• [Given exercise]:
Lines from the one containing "What is the physical" through the last line of the data are to be repeated word for word, both ends included.

[Spatial reasoning records]
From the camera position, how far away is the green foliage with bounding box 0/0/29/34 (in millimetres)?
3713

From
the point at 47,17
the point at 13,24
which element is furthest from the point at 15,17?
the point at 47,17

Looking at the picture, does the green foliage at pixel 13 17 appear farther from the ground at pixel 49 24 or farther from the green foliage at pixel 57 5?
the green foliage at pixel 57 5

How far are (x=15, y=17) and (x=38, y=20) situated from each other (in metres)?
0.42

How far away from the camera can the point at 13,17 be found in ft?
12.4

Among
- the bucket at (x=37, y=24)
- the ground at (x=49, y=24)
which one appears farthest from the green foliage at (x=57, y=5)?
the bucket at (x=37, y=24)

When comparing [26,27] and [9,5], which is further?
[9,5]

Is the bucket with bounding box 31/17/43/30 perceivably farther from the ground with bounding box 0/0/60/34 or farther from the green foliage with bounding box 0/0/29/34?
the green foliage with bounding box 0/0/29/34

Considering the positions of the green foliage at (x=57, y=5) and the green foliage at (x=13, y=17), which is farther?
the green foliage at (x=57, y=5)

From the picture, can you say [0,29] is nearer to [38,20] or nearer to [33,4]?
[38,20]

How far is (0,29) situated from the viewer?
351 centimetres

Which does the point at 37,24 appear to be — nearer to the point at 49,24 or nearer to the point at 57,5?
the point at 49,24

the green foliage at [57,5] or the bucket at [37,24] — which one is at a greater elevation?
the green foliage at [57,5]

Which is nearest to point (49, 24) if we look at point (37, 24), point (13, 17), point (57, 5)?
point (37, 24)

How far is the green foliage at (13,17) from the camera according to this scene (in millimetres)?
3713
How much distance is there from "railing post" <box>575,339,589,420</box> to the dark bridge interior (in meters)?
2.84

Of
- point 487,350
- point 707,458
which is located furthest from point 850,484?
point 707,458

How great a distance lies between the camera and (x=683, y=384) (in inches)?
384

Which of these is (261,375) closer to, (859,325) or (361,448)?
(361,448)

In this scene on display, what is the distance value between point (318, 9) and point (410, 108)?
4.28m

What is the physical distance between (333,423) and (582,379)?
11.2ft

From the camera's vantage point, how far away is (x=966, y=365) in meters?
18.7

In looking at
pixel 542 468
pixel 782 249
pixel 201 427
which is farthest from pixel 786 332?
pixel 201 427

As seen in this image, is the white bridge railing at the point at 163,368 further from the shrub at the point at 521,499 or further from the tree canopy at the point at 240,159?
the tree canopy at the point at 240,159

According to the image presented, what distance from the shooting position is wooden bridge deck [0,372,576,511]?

• [Result below]:
What is the physical distance between (333,423) and (582,379)?
11.2ft

From the camera's vantage point, how far away is (x=966, y=365) in meters?
18.7

In looking at
pixel 542 468
pixel 782 249
pixel 201 427
which is farthest from pixel 786 332?
pixel 201 427

As seen in this image, is the white bridge railing at the point at 163,368 further from the shrub at the point at 521,499 or further from the tree canopy at the point at 240,159?
the tree canopy at the point at 240,159

According to the image presented, what distance from the shooting position is wooden bridge deck [0,372,576,511]?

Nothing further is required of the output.